La plateforme ne se limitera toutefois pas à l’immobilier résidentiel ou tertiaire. Arada Capital prévoit une extension progressive vers les infrastructures ainsi que vers des stratégies de marché privé plus larges, ce qui signale une ambition de se positionner comme gestionnaire multi-actifs à terme. Les fonds proposés cibleront exclusivement des investisseurs institutionnels et des investisseurs qualifiés, conformément aux standards réglementaires habituels des juridictions financières offshore du Golfe.
Cette montée en puissance s’appuie sur les fondations opérationnelles déjà construites par Arada depuis sa création en 2017. Le groupe, qui dispose aujourd’hui de présences aux Émirats arabes unis, en Australie et au Royaume-Uni, gère également un portefeuille de marques diversifié incluant des actifs dans le secteur des salles de sport de grande envergure et des actifs commerciaux. Cette diversification sectorielle constitue un socle d’actifs tangibles sur lequel Arada Capital pourra s’appuyer pour structurer ses premiers véhicules d’investissement.
Des fondateurs aux réseaux royaux, un ancrage géopolitique structurant
Pour comprendre la portée de cette annonce, il convient de rappeler l’actionnariat fondateur d’Arada. Le groupe a été cofondé en 2017 par deux figures issues des sphères royales du Golfe : le cheikh Sultan bin Ahmed Al Qasimi, membre de la famille régnante de l’émirat de Sharjah, et le prince Khaled bin Alwaleed bin Talal Al Saud, fils du milliardaire saoudien prince Alwaleed Bin Talal. Cet ancrage dynastique confère à Arada un accès privilégié aux réseaux décisionnels et aux flux de capitaux souverains et privés de la région, un avantage compétitif considérable dans un environnement où les relations institutionnelles conditionnent largement l’accès aux grands projets de développement.

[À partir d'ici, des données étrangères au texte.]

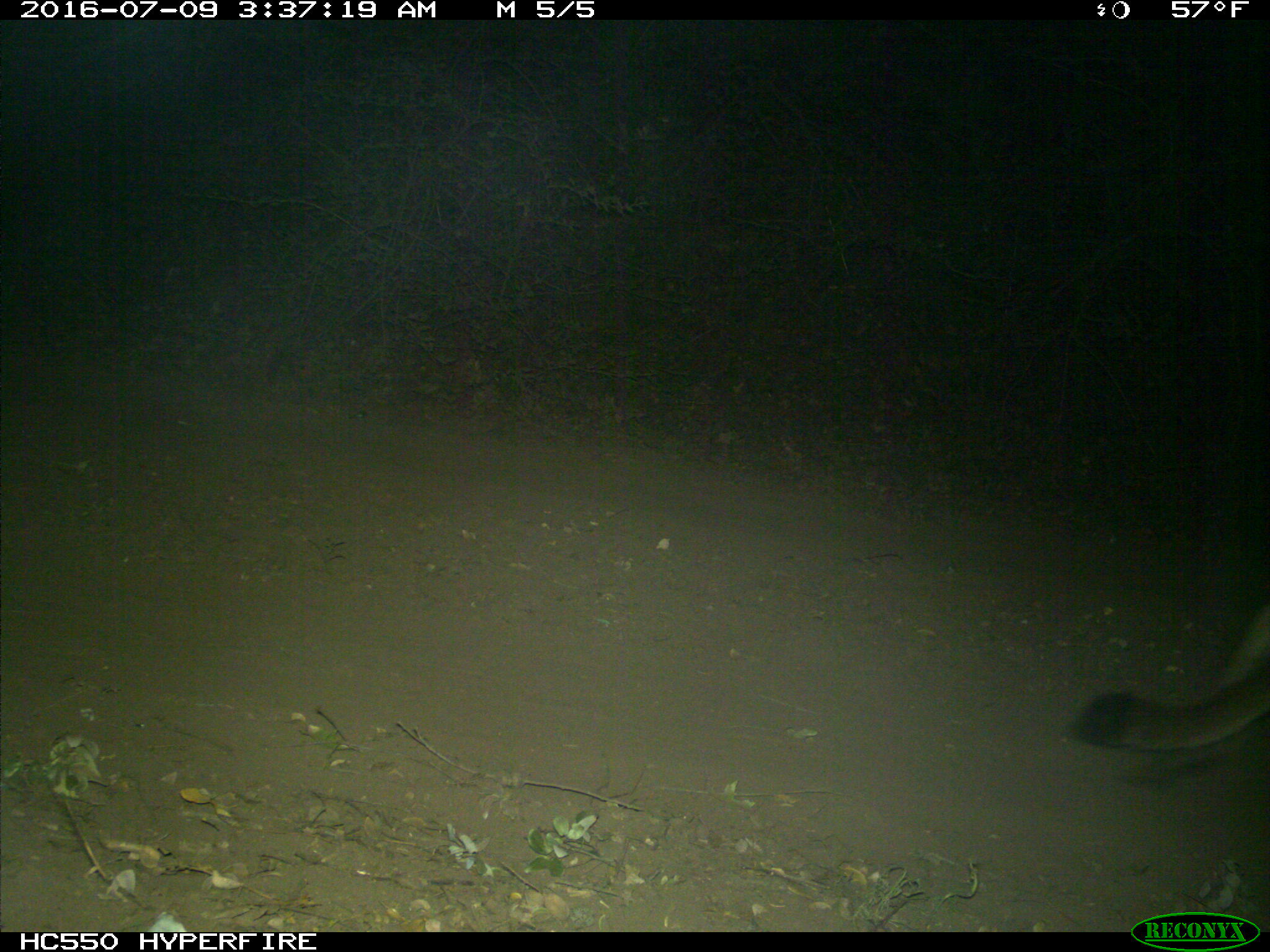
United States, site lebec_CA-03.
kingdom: Animalia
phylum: Chordata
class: Mammalia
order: Carnivora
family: Felidae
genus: Puma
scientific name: Puma concolor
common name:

Pour les investisseurs et décideurs européens, le lancement d’Arada Capital s’inscrit dans une tendance de fond : la structuration progressive d’une industrie de la gestion d’actifs proprement régionale dans le Golfe, cherchant à réduire la dépendance vis-à-vis des gestionnaires occidentaux pour recycler localement l’épargne et les revenus pétroliers. Ce mouvement, engagé depuis plusieurs années par des fonds souverains comme Mubadala ou PIF, se diffuse désormais vers des acteurs privés adossés à des familles royales. Il représente à la fois un signal de maturité financière de la région et un défi pour les grandes maisons de gestion européennes qui y opèrent.

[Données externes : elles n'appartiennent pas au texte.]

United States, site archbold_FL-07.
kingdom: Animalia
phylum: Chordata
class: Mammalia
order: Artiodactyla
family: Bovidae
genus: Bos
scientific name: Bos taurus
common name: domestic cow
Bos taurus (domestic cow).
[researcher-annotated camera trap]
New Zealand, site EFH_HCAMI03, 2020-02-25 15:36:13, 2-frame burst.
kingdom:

Arada Capital face aux ambitions croissantes du marché privé du Golfe
Le marché immobilier du Golfe connaît depuis 2021 une dynamique haussière alimentée par les afflux de capitaux internationaux, la forte croissance démographique des grandes métropoles régionales et les politiques de diversification économique menées par Riyad et Abu Dhabi. Dans ce contexte, la création d’une plateforme de gestion de fonds par un acteur aussi bien positionné qu’Arada répond à une logique de capture de valeur : plutôt que de se limiter au rôle de promoteur-constructeur, le groupe entend désormais monétiser son expertise en tant qu’allocateur de capital et gestionnaire de portefeuilles pour compte de tiers.

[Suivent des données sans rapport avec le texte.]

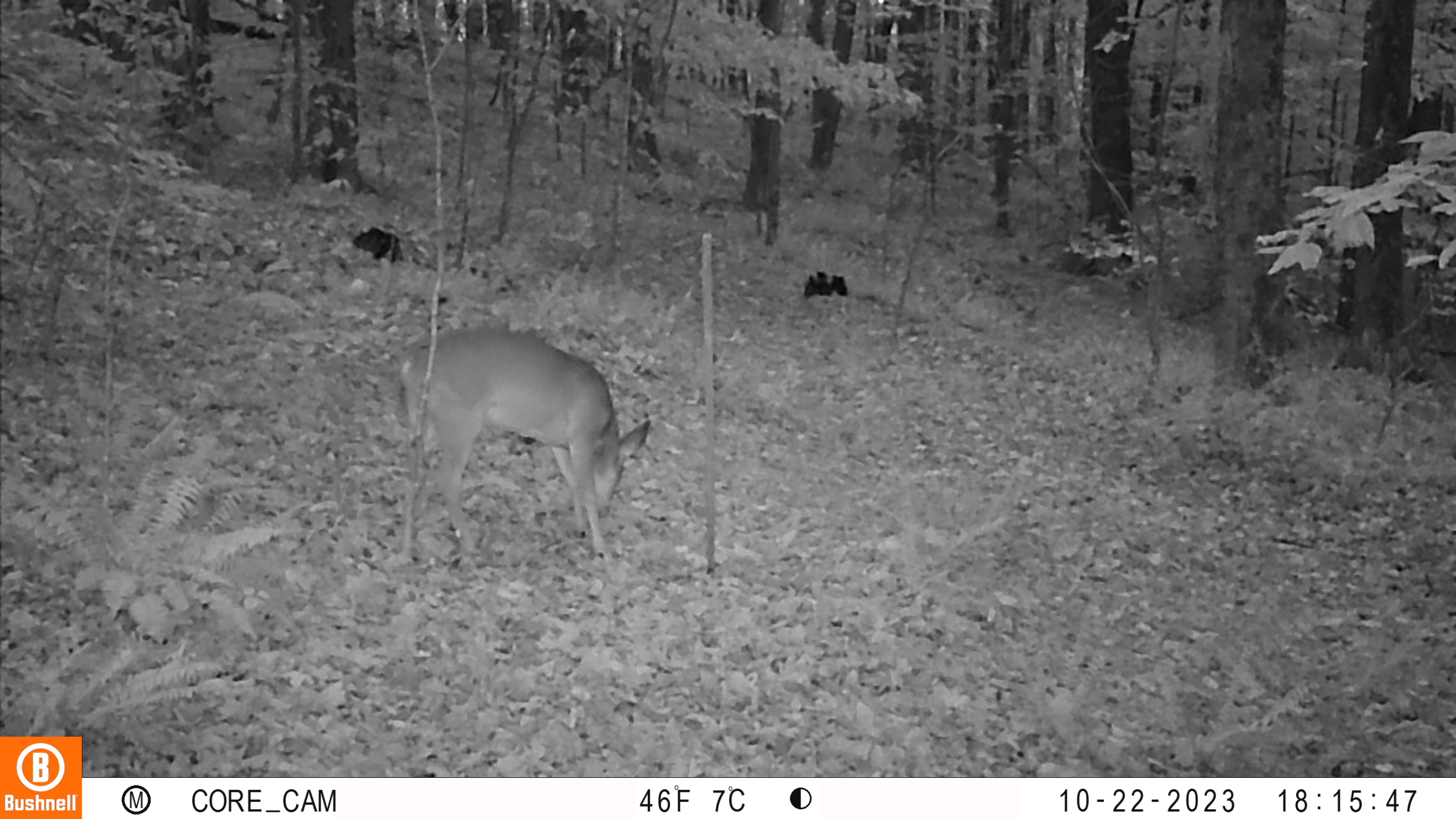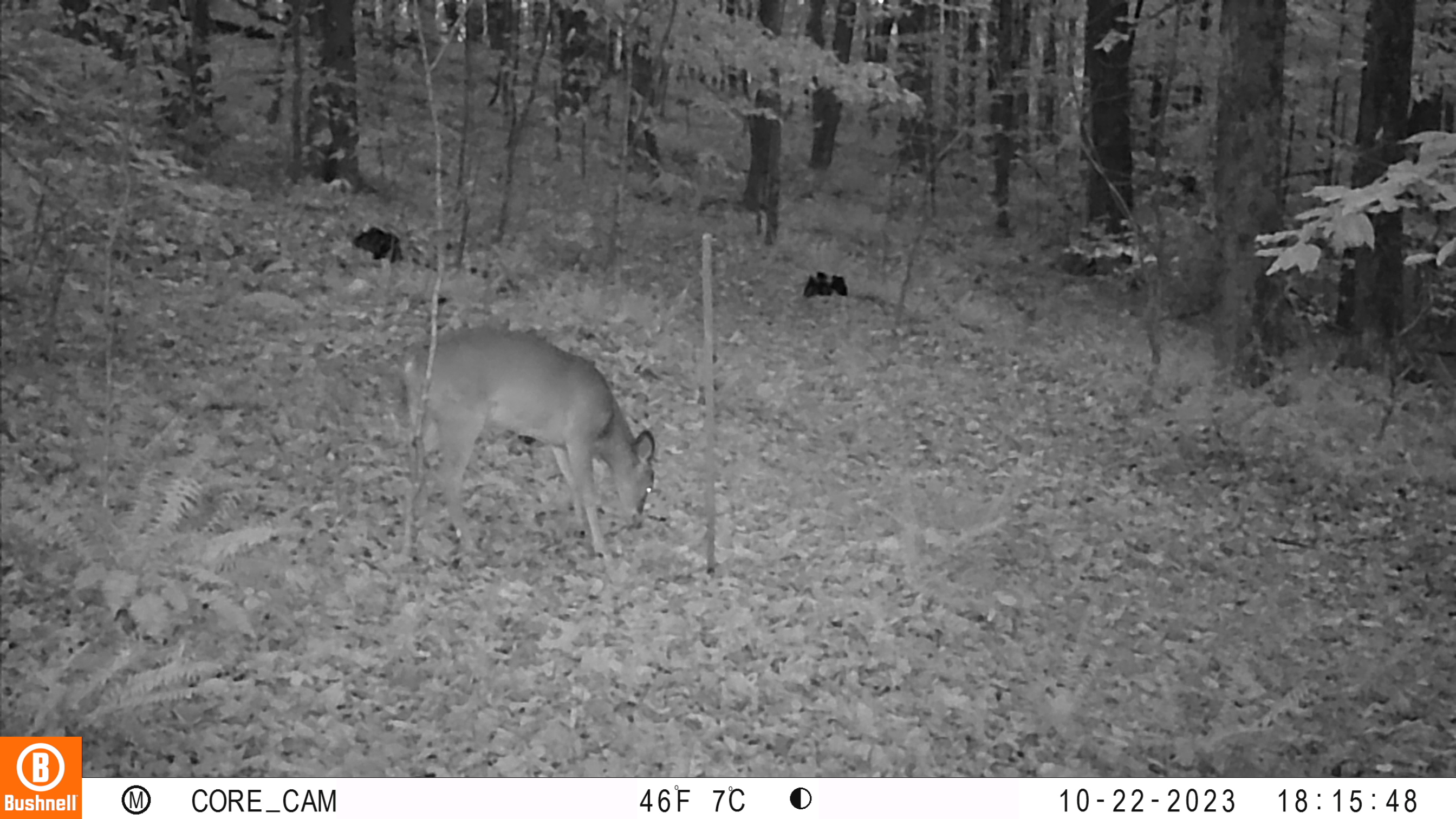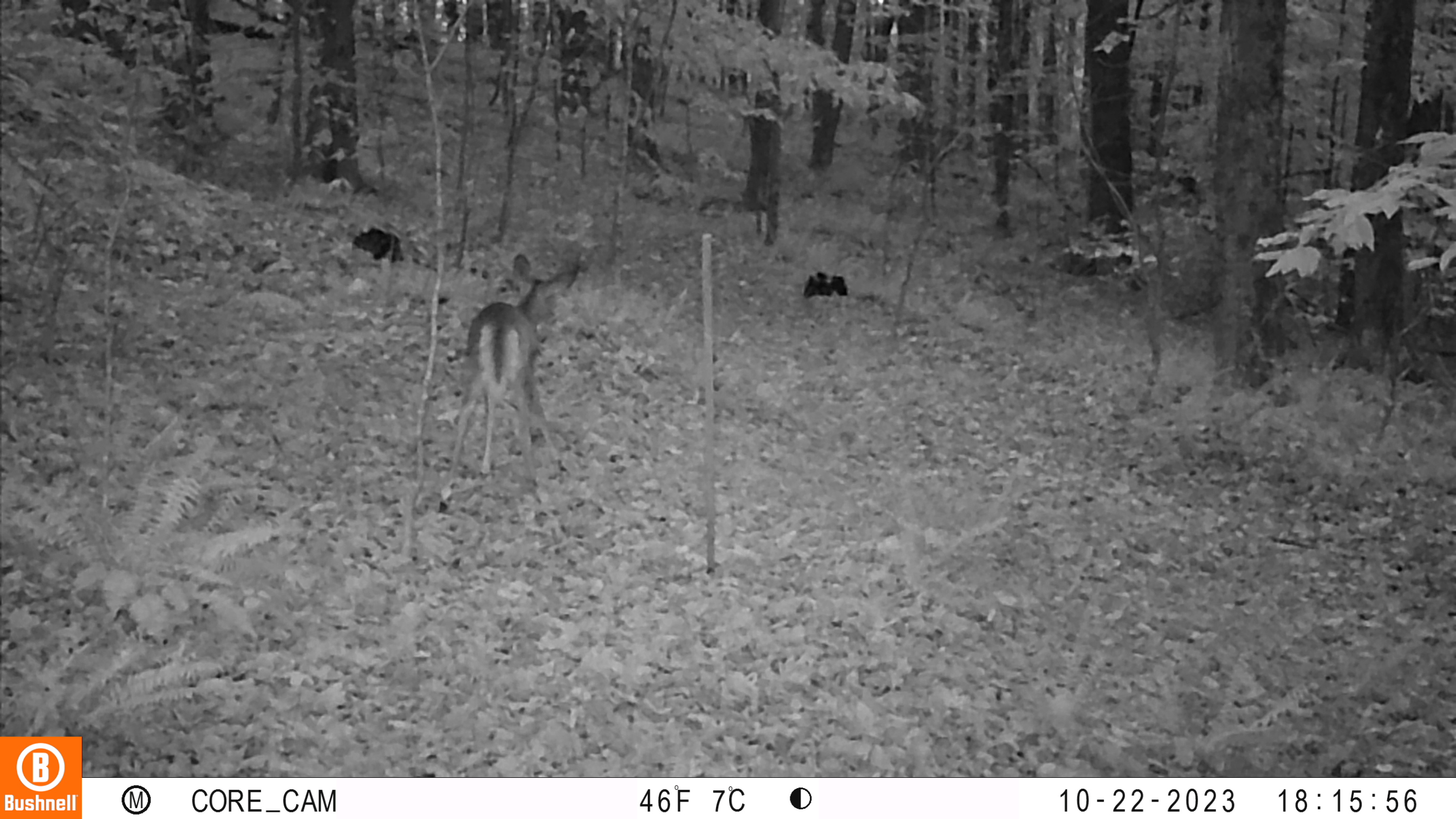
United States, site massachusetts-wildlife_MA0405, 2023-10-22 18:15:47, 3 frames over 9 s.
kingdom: Animalia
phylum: Chordata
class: Mammalia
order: Artiodactyla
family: Cervidae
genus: Odocoileus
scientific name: Odocoileus virginianus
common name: white-tailed deer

La cible de 5 milliards de dollars d’actifs sous gestion en quatre ans demeure ambitieuse dans un environnement où la concurrence entre gestionnaires régionaux et internationaux s’intensifie. Mais la combinaison d’un management international expérimenté, d’un réseau d’actifs opérationnels existants et d’un accès aux cercles décisionnels des familles royales fondatrices place Arada Capital dans une position de départ favorable pour capter une part significative des flux d’investissement qui continueront de s’orienter vers le marché immobilier et d’infrastructure du Moyen-Orient dans les prochaines années.